Hal ini menjadi sorotan tajam dari Fraksi Partai NasDem DPRD Kabupaten Sumbawa. Pimpinan Fraksi, Edy Syarifuddin, S.AP, secara tegas meminta Pemerintah Daerah bersama DPRD untuk melakukan evaluasi menyeluruh terhadap sistem pengelolaan parkir yang ada saat ini.
“Kalau saya dengar penjelasan kemarin dari Dinas Perhubungan, tahun kemarin ada kenaikan retribusi parkir sampai 128 persen. Namun, angka itu harus kita lihat secara proporsional. Dengan jumlah kendaraan di Kabupaten Sumbawa yang lebih dari 200 ribu, ditambah kendaraan berpelat luar, pendapatan Rp414 juta itu sangat tidak berbanding lurus,” ujar Edy kepada awak media di Sumbawa, baru-baru ini.
Politisi yang juga menjabat sebagai Wakil Ketua Komisi I DPRD Sumbawa ini menyoroti potensi kebocoran yang besar, terutama di kawasan-kawasan publik dengan aktivitas tinggi. Ia mencontohkan Pasar Seketeng dan RSUD Kabupaten Sumbawa sebagai lokasi yang ideal untuk diterapkan sistem pengelolaan parkir yang lebih terukur.
“Kita sudah menanamkan modal besar di Pasar Seketeng, mencapai sekitar Rp80 miliar dari APBD. Sudah seharusnya aset publik ini memberikan manfaat ekonomi yang optimal bagi daerah, salah satunya dari retribusi parkir. Begitu pula dengan RSUD dan area publik padat lainnya,” tegas Edy.
Menurutnya, evaluasi menyeluruh sangat krusial untuk menekan kebocoran dan meningkatkan transparansi. Sistem manual yang selama ini dijalankan dinilai sudah tidak lagi efektif.
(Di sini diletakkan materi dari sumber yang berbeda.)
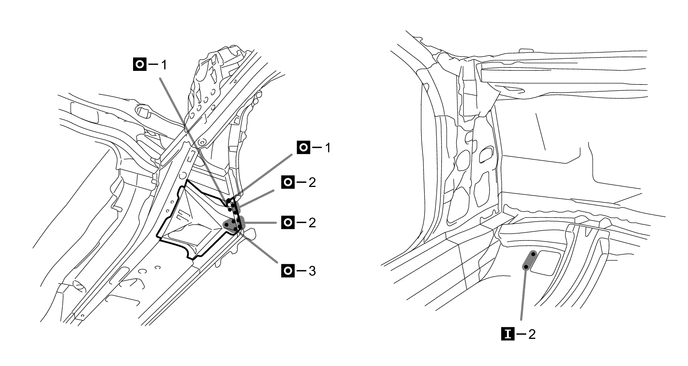 O – 1

O – 1

O – 2

O – 2

O – 3

I – 2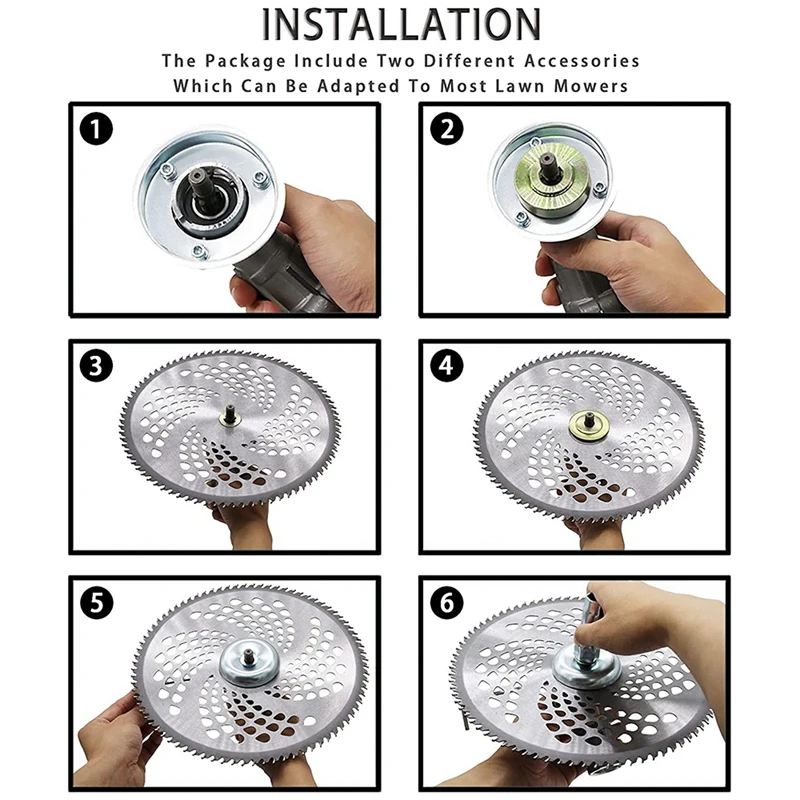 INSTALLATION

The Package Include Two Different Accessories Which Can Be Adapted To Most Lawn Mowers

1

2

3

4

5

6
Edy mendorong penerapan sistem pengelolaan parkir yang lebih profesional, termasuk kemungkinan penerapan sistem parkir elektronik (e-parking) di titik-titik strategis.
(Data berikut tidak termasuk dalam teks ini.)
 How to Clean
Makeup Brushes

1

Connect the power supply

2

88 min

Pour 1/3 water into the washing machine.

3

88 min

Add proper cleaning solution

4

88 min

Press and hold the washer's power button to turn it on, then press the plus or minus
“Pengelolaan manual perlu ditinjau kembali. Bila perlu, kita terapkan sistem parkir tertentu di RSUD, pasar, dan kawasan padat lainnya. Ini juga menjadi momentum untuk merevisi Perda tentang retribusi parkir jika dinilai ada kekurangan dalam regulasi yang menghambat optimalisasi pendapatan,” paparnya.
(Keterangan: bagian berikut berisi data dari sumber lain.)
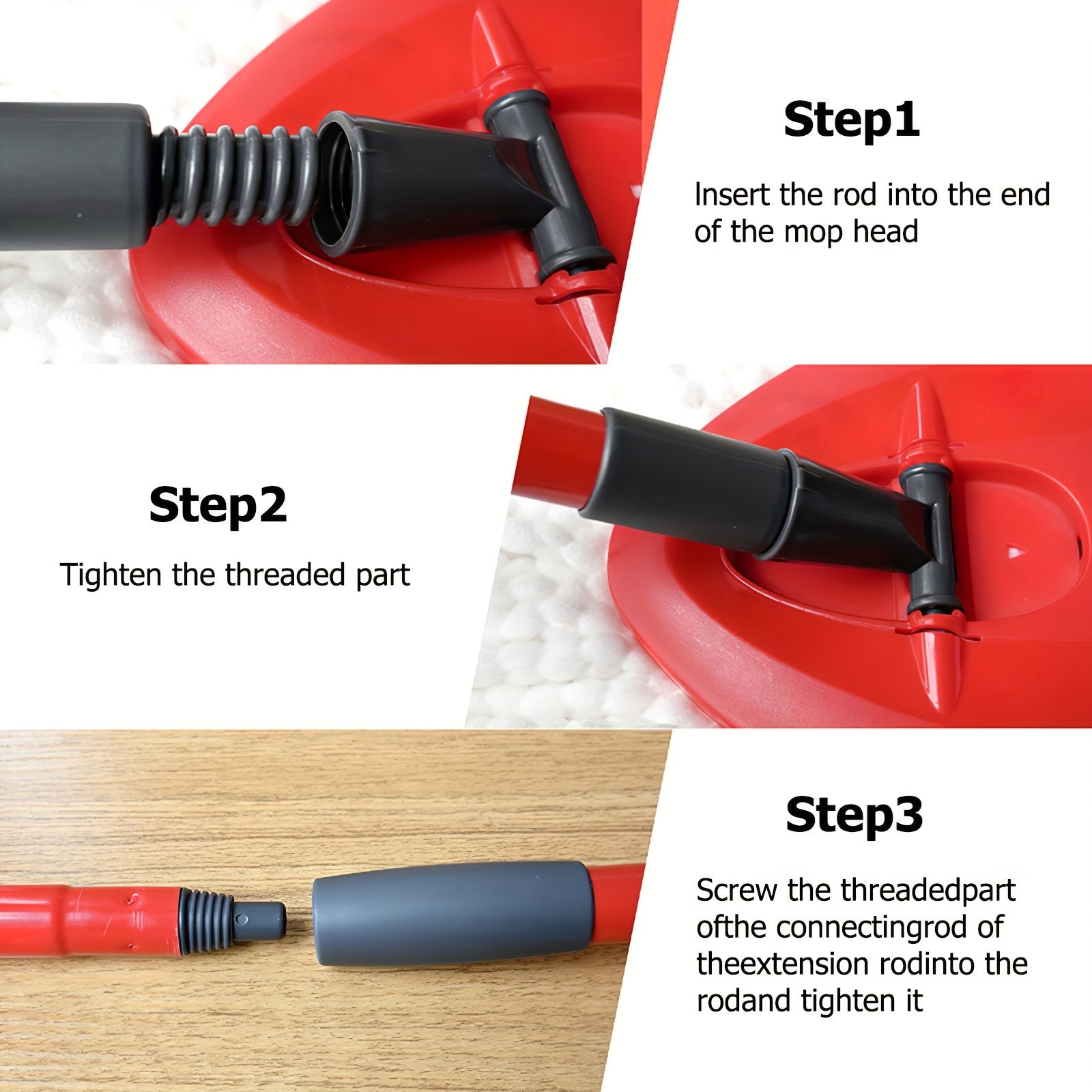 Step1

Insert the rod into the end of the mop head

Step2

Tighten the threaded part

Step3

Screw the threadedpart ofthe connectingrod of theextension rodinto the rodand tighten it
Edy juga melontarkan kritik terkait target pendapatan yang dinilai terlalu rendah. Ia menilai kenaikan realisasi hingga 128 persen belum tentu mencerminkan kinerja yang baik jika target awal yang dipasang sangat minim.
“Sekalipun ada kenaikan 128 persen, mungkin itu karena targetnya yang terlalu rendah. Kita harus berani memasang target yang realistis namun menantang, sesuai dengan potensi riil di lapangan,” ujarnya.
Ia menambahkan, Pemerintah Kabupaten Sumbawa perlu melakukan studi banding atau konsultasi dengan daerah lain yang dinilai berhasil mengelola retribusi parkir dengan baik. Hal ini penting sebagai bahan pembelajaran untuk menciptakan sistem yang lebih tertib, transparan, dan akuntabel.
“Dengan 93 titik parkir, ini adalah pekerjaan rumah bersama bagi eksekutif dan legislatif. Evaluasi ini bukan semata untuk mengejar peningkatan pendapatan, tetapi juga untuk menciptakan pelayanan publik yang lebih baik dan memastikan setiap potensi daerah bisa tergarap secara maksimal,” pungkas Edy Syarifuddin.